Muchos hechos apuntan a que a menudo recordamos lo inmerecido.
A algunas figuras se las censura y entonces la posteridad las envuelve en prestigiosas corrientes de pensamiento y dignificaciones, pero otras, las más desafortunadas, son esas que, relegadas a la sombra, no conocen sino el silencio. Y el silencio es pérdida. Lo que no nombramos, no existe. Turing pasó muchas décadas sin existir. La afrenta a su memoria no conoce solución, de nada sirven palabras de reina o diletantes cuando el pasado ha enterrado ya al mito masacrado. Y todo ello debido a la irrefrenable tendencia del ser humano por murmurar, juzgar y tachar al resto.

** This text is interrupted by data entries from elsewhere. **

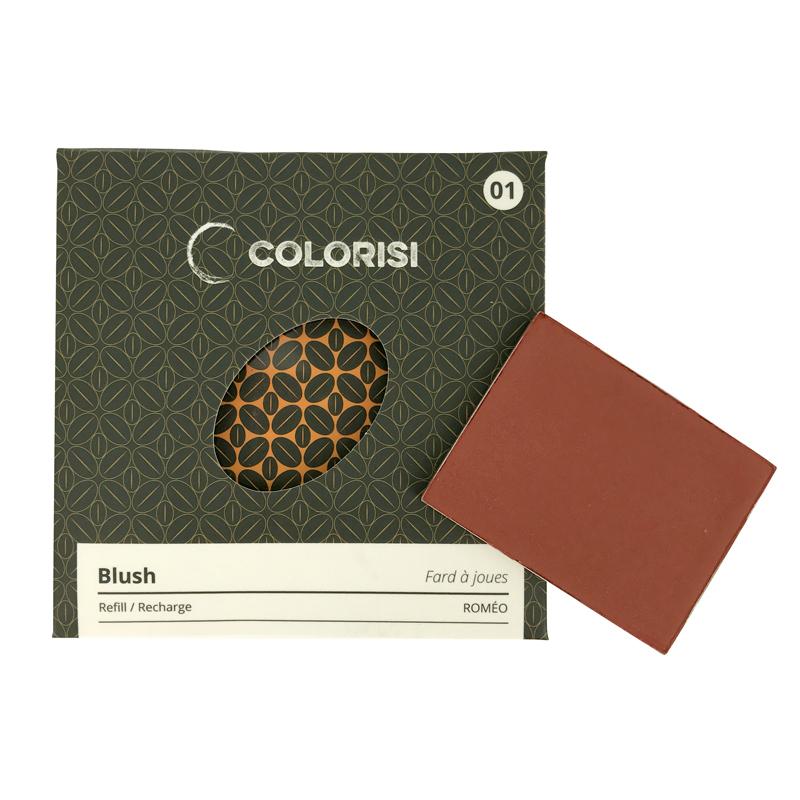 Colorisi - Recharge Blush Roméo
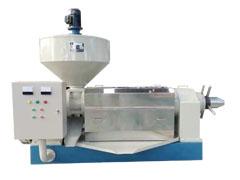 6YL-185RL型多功能型螺旋榨油机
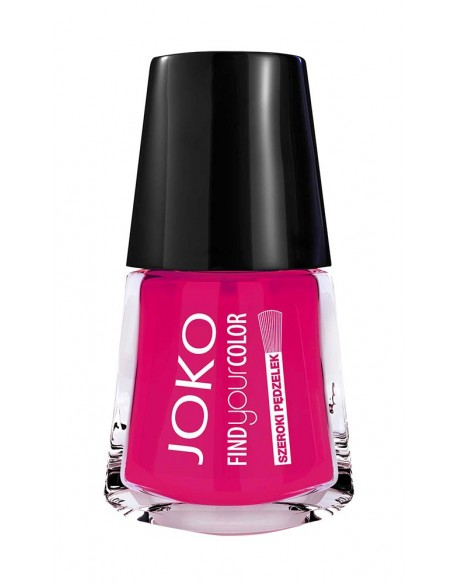 Vernis à ongles brillant what do you pink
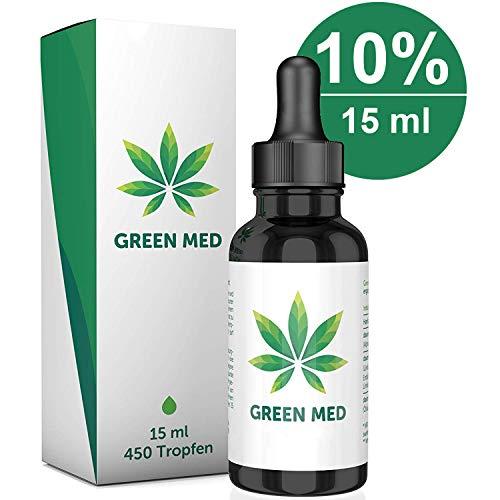 GREEN MED | 15 ml - 450 Tropfen | Premium Qualität | Kontrolliert & Natürlich - Made in Germany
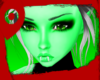 SU Emerald ^ Skin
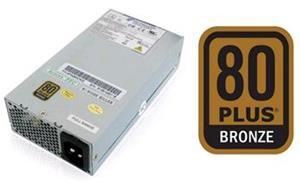 Fortron Flex ATX FSP250-50GUB 80PLUS Bronze 250W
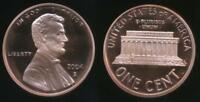United States, 2004-S One Cent, 1c, Lincoln Memorial - Proof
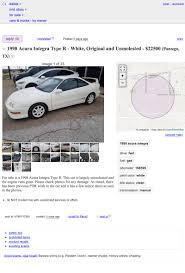100 Craigslist Dallas Tx Cars And Trucks By Owner At 22500 Would You Make This 1998 Acura Integra TypeR An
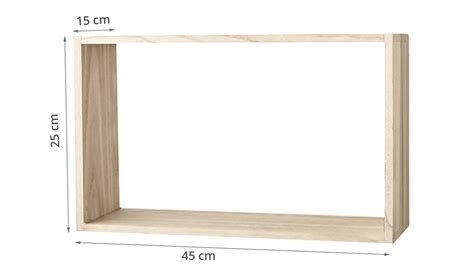 Etagere 45 Cm De Large by Etag 232 Re Murale En Bois Naturel 45 Cm De Large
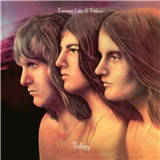 Emerson, Lake & Palmer - Trilogy (Vinyl)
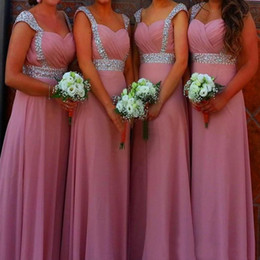 Stunning Royal Blue Dusky Pink Bridesmaid Dresses Long Formal Beaded Cap Sleeves Wedding Party Maid of Honor Gowns Cheap High Quality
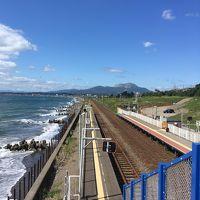 2017年9月 北海道への旅(3日目-2)~北舟岡駅へ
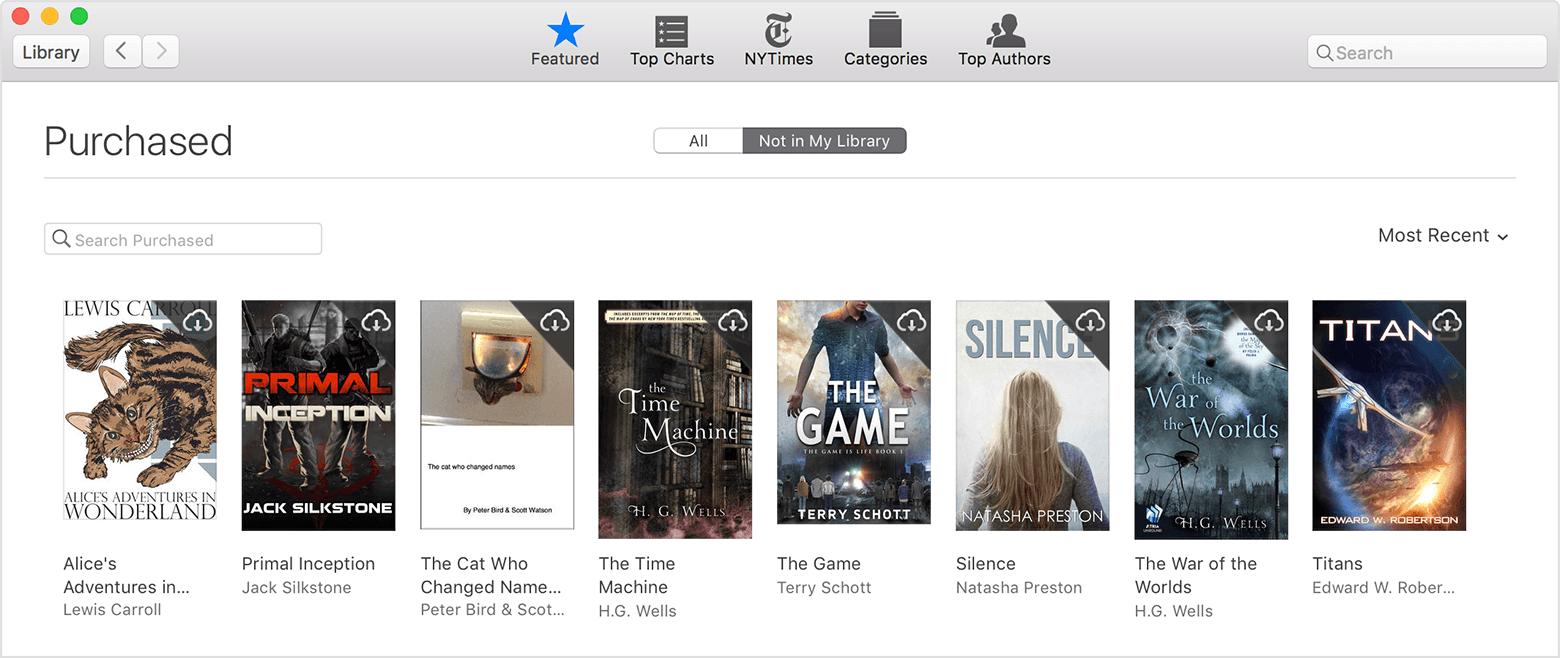 Baixar livros novamente Mac Comprados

Alan Turing, además de pionero en el campo de las computadoras, es la gran mente que descifra el código Enigma que permite poner fin gradualmente a la II Guerra Mundial salvando, se estiman, más de cuarenta y tres millones de vidas humanas. La resolución de Enigma fue secreto de Estado y nada se supo; años más tarde Turing, irreconocido, humilde, olvidado, sería detenido por conducta inmoral, -¿de veras? ¿podemos hablar de inmoralidad después de Auschwitz?-, sentenciado y condenado a la castración química por hormonación. Su delito: vivir como quiso, vivir para sí, que decía Horacio, del modo que le reportaba felicidad y sosiego. Murió desesperado, ingiriendo parte de una manzana envenenada con cianuro. ¿Recuerdan la manzana con el muerdo de la marca Apple? Ahí está Turing.
El mundo, condenado a su ausencia, desmerece del lado de estos genios malparados. Sólo en el pasado siglo se suceden Turing, Camille Claudel, Irène Némirovsky, Gandhi, Luther King, Mandela, Sophie Scholl, F. G. Lorca, Miguel Hernández…
Nos queda la imagen de Alan ya sentenciado en la maravillosa película de Morten Tyldum, The imitation game, con un sobresaliente Benedict Cumberbatch vagando por la casa, que no puede abandonar, pues en ella se encuentra la máquina -el fruto de su trabajo, Cristopher, la metáfora del nombre que eclipsó su vida entera-, la visita de Joan Clarke y el repiqueteo de muerte que acaricia sus oídos.